“It’s usually there,” Bert said.
“Don’t pay any attention to them,” Pee-wee said to his new member; “they’ve been acting like that all day. They’ve been going around and around and around like a chicken with its head off. Hervey Willetts and Roy Blakeley are the worst of the lot.”
“Sure, we’re each worse than the other if not more so,” I said. “The question is, where do we go from here?”
“We go straight west to Temple Camp,” Pee-wee shouted; “we’re not going to, what d’you call it, deviate.”
“Call it whatever you want, I don’t care,” I said.

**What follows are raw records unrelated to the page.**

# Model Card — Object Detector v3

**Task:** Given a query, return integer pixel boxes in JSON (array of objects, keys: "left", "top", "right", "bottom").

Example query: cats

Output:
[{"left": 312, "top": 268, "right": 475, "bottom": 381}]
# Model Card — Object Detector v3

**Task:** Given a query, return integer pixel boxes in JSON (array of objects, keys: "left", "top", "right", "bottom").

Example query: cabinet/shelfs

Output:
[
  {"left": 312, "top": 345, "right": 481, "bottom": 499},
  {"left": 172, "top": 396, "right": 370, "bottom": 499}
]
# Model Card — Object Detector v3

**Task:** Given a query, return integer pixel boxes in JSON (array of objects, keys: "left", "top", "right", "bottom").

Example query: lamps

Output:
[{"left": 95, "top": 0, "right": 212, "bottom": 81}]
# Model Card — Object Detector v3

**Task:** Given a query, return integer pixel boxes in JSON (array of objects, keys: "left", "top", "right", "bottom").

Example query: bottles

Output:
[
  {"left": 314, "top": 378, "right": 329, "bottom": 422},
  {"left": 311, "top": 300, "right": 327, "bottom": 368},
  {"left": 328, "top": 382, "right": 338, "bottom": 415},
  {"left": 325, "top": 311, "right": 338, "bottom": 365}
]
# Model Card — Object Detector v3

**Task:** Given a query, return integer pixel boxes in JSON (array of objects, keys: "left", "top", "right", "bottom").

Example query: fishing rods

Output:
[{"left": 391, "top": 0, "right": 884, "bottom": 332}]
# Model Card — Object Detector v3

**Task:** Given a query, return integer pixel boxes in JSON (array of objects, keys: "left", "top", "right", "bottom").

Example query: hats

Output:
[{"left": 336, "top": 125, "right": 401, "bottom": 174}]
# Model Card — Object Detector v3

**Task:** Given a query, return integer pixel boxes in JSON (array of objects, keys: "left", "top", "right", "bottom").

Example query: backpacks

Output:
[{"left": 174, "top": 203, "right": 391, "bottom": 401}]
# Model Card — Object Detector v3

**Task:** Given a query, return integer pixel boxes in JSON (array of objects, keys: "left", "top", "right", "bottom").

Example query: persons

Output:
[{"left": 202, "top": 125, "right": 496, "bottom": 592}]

“And we’re going to go pretty soon, too,” the kid said; “we’re going to go while the column of smoke from the cooking shack is still going up. We can’t see the sun any more; we haven’t got anything to follow but the smoke.”
“Wrong the first time,” I said. “We’ve got Hervey Willetts to follow. I’d rather follow him than the sun; the sun always goes to the same place; he goes every which way. There’s no pep to the sun. Is there, Scout Cook?”
I guess the poor little kid thought we were a pack of lunatics. He didn’t know what to say.
“What time did you leave camp?” I asked him.
He said, “About one o’clock; just after the bus came with a lot of new scouts. There’s a big troop coming to-night and Uncle Jeb has got to send them to Bear Mountain Camp because there aren’t any more tents or cabins to put them in. I’d rather stay at Temple Camp, wouldn’t you?”